Pharmaceutical salts of azole anti-fungal drugs: physicochemical behaviour and activity studies

Abstract

Pharmaceutical cocrystal engineering is a potential and growing strategy for modulating the physicochemical and pharmacokinetic properties of drug molecules. This study aims to study the new solid forms of miconazole (MIC) and ketoconazole (KTC) prepared through the crystal engineering method of crystallization. Utilizing the understanding of the sulfonate-pyridinium synthon, molecular salts of MIC and KTC with naphthalene disulfonic acid (NDSA-2H) have been prepared and characterized through thermal, spectroscopic, microscopic, and diffraction methods. Both molecular salts, i.e., MIC-C and KTC-C, have been obtained as crystalline solids and their phase purity and formation have been established through diffraction studies. The new drug forms exhibit augmented thermal stability and aqueous solubility. Powder dissolution studies in an aqueous medium at pH 2 and pH 7 indicate a significant increase in thermal stability and aqueous solubility of the new drug forms compared to their drug precursors.

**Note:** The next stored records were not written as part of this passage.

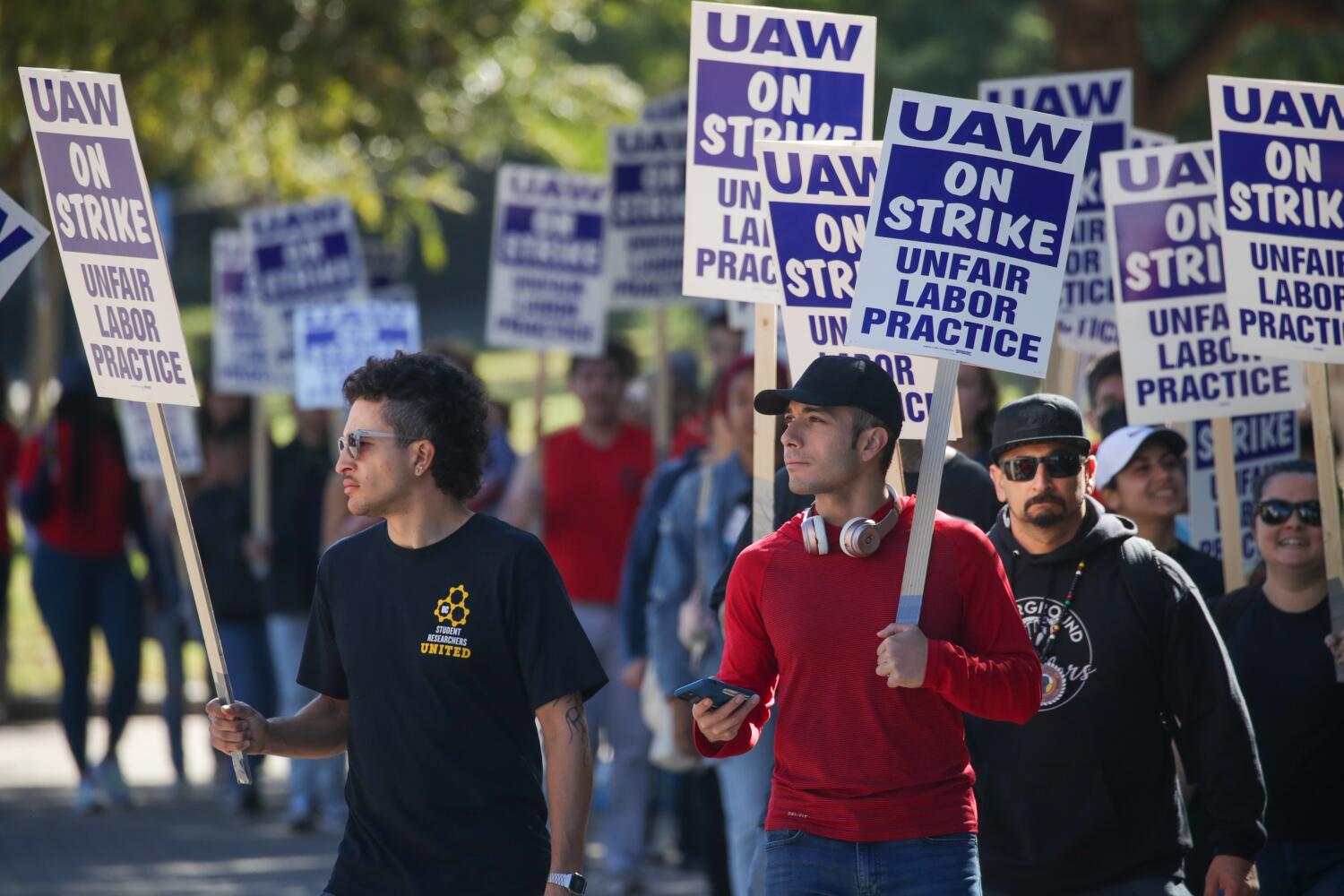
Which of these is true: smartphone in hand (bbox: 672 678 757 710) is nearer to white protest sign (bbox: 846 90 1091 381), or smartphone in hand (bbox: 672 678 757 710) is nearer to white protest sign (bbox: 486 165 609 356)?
white protest sign (bbox: 846 90 1091 381)

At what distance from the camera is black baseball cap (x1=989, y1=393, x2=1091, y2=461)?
5648 mm

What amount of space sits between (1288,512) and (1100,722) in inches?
48.9

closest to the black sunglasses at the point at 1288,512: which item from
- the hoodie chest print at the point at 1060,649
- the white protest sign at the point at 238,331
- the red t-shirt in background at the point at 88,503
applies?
the hoodie chest print at the point at 1060,649

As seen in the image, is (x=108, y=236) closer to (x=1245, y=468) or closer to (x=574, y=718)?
(x=574, y=718)

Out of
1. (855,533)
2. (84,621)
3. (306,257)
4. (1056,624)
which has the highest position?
(306,257)

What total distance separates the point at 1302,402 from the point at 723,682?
10.6 feet

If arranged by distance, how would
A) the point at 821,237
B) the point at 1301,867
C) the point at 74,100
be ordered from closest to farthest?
the point at 74,100, the point at 1301,867, the point at 821,237

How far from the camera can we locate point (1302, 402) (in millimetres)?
7254

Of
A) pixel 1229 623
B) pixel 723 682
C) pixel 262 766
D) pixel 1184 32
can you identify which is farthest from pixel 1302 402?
pixel 1184 32

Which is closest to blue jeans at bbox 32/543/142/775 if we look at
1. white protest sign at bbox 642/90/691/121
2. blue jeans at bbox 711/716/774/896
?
white protest sign at bbox 642/90/691/121

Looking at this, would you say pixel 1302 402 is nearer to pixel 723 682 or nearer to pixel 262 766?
pixel 723 682

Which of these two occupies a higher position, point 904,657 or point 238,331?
point 238,331

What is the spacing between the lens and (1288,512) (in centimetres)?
639

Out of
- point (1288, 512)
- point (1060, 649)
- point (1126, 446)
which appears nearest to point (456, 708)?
point (1060, 649)
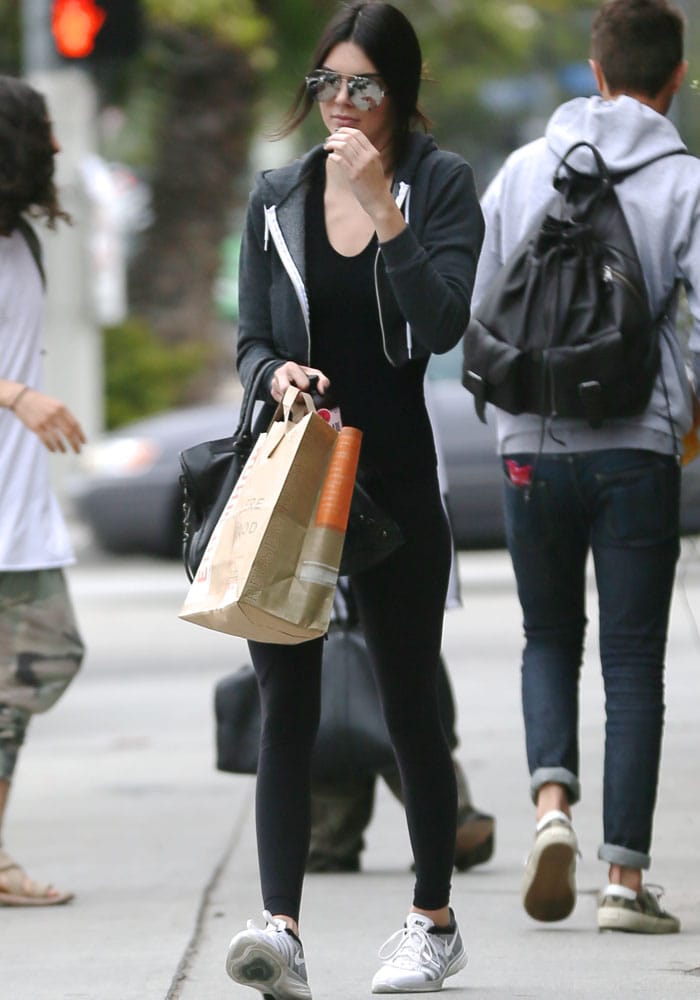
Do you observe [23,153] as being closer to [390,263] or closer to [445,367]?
[390,263]

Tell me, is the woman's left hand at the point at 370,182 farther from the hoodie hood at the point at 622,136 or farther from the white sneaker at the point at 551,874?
the white sneaker at the point at 551,874

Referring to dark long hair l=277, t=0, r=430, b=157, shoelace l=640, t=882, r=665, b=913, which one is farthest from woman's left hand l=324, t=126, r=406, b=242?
shoelace l=640, t=882, r=665, b=913

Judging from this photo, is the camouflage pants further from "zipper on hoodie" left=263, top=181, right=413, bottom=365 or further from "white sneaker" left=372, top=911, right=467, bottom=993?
"zipper on hoodie" left=263, top=181, right=413, bottom=365

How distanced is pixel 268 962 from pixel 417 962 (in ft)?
1.40

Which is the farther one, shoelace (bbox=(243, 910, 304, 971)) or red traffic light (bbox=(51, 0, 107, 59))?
red traffic light (bbox=(51, 0, 107, 59))

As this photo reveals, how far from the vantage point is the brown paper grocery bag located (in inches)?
127

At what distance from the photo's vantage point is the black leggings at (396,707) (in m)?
3.43

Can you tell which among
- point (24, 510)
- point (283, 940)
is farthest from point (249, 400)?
point (24, 510)

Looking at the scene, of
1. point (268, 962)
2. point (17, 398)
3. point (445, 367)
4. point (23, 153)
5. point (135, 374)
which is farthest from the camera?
point (135, 374)

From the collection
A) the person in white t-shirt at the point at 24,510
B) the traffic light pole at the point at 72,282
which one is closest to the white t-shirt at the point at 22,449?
the person in white t-shirt at the point at 24,510

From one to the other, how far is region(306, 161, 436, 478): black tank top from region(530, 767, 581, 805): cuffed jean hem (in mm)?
980

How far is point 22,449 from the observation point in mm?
4668

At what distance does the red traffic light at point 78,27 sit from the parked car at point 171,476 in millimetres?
3458

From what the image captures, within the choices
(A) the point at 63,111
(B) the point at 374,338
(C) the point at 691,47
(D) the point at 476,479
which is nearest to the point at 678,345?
(B) the point at 374,338
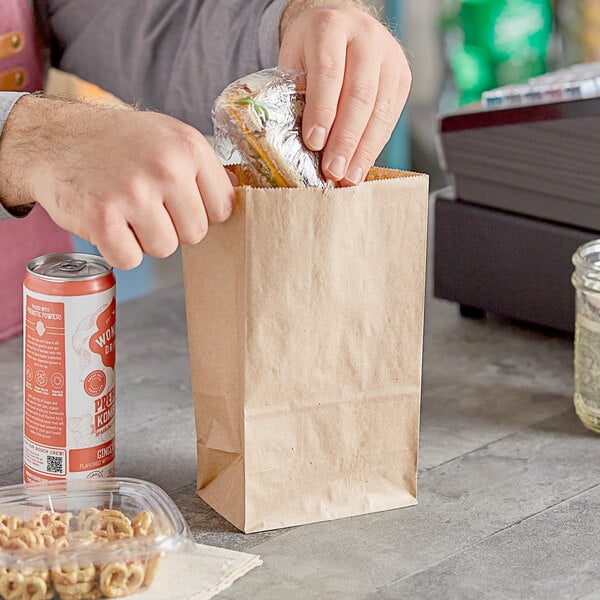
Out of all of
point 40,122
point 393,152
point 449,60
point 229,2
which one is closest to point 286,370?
point 40,122

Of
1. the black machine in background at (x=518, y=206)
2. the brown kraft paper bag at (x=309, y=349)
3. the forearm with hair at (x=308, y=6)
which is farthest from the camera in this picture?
the black machine in background at (x=518, y=206)

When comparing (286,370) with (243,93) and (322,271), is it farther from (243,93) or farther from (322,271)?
(243,93)

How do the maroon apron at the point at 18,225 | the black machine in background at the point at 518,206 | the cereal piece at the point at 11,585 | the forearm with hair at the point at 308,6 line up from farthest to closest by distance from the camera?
1. the maroon apron at the point at 18,225
2. the black machine in background at the point at 518,206
3. the forearm with hair at the point at 308,6
4. the cereal piece at the point at 11,585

Structural investigation of MIC-C validates the formation of the ionic sulfonate-pyridinium synthon involving proton transfer resulting in charge development, leading to enhancement in the physicochemical properties. In vitro studies show that KTC-C in addition to retaining most of the biological activities possesses antifungal potential comparable to that of the standard drug since it inhibited the growth of tested Candida strains without showing enhancement in host toxicity. Both the designed salts exhibit fluorescence properties inside Candida cells (in contrast to the standard drugs).